Paul Kummer (22 August 1834 – 6 December 1912) was a minister, teacher, and scientist in Zerbst, Germany, known chiefly for his contribution to mycological nomenclature. Earlier classification of agarics by pioneering fungal taxonomist Elias Magnus Fries designated only a very small number of genera, with most species falling into Agaricus. These few genera were divided into many tribus ("tribes"; not tribes in the modern sense). In his 1871 work, Der Führer in die Pilzkunde, Kummer raised the majority of Fries "tribus" to the status of genus, thereby establishing many of the generic names for agarics that are in use to this day. In 1874 he issued the work Der Führer in die Flechtenkunde with numbered lichen specimens arranged in two plates like an exsiccata.

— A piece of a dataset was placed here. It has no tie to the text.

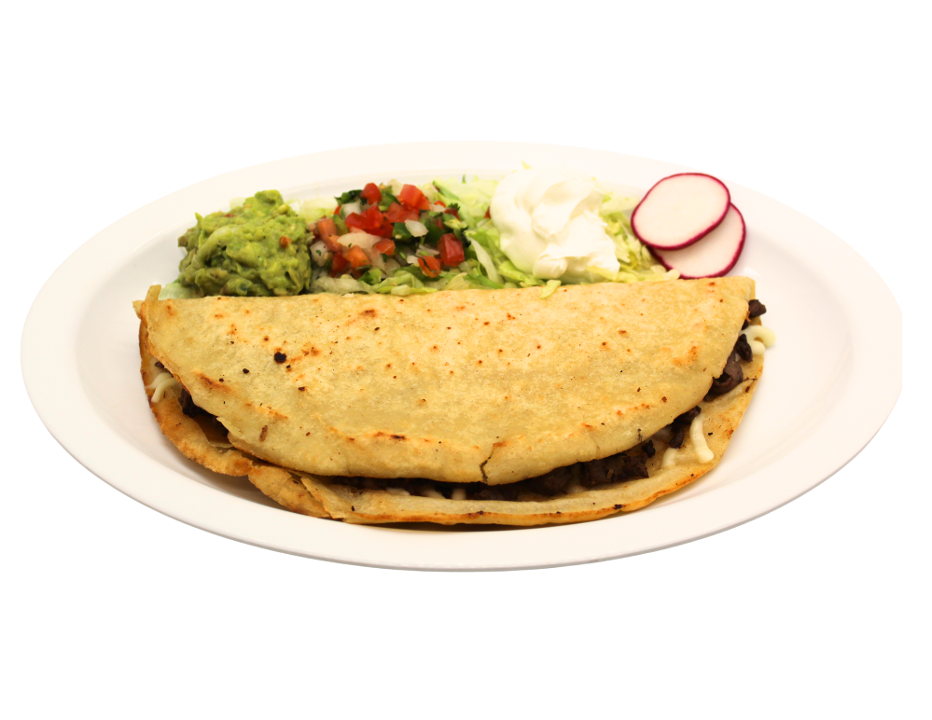 Asada Quesadilla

From 1857 to 1863, he worked as a private lecturer, then served as a curate in Zerbst (1863–1877). From 1877 onward, he was a minister in Hann Munden.

== Bibliography ==
- "Der Führer in die Pilzkunde. Anleitung zum methodischen, leichten und sichern Bestimmen der in Deutschland vorkommenden Pilze, mit Ausnahme der Schimmel- und allzu winzigen Schleim- und Kern-Pilzchen." 1. Auflage. Zerbst (E. Luppe); (1871).
- "Der Führer in die Mooskunde. Anleitung zum leichten und sicheren Bestimmen der deutschen Moose". 119 S.; Berlin. (1873).

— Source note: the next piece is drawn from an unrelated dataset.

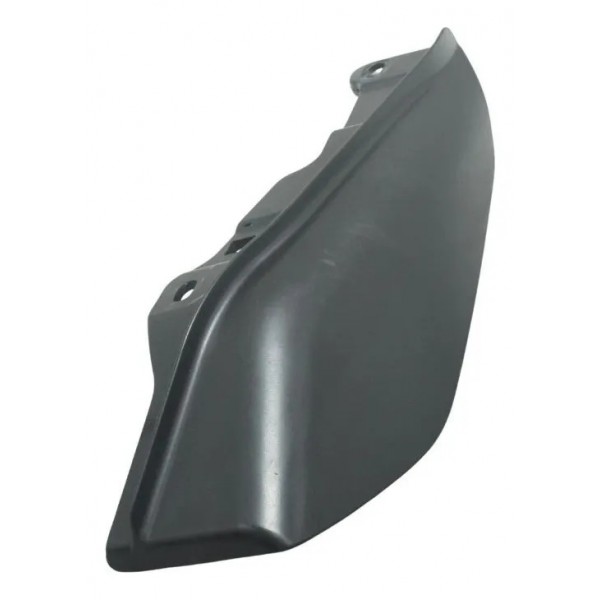 Defletor Ar Esq Harley Electra Glide Limited 14-17 Original Preto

- "Der Führer in die Lebermoose und die Fefäßkryptogamen" (Schachtelhalme, Bärlappe, Farne, Wurzelfrüchtler). 1. Aufl.; Berlin (Springer); (1875).
- "Kryptogamische Charakterbilder". VIII+251 S., 220 Abb.; Hannover, (1878).
- "Der Führer in die Mooskunde. Anleitung zum leichten und sicheren Bestimmen der deutschen Moose", 2. Aufl.; Berlin, (1880).
- "Die Moosflora der Umgebung von Hann.-Münden". - Bot. Centralblatt 40: 65–72, 101–106; Kassel, (1889).
- "Der Führer in die Mooskunde. Anleitung zum leichten und sicheren Bestimmen der deutschen Moose". 3. Auflage; Berlin, (1891).
- "Der Führer in die Lebermoose und die Gefäßkryptogamen" (Schachtelhalme, Bärlappe, Farne, Würzelfrüchtler). 2. Auflage VII+148 S.; Berlin (Springer), (1901).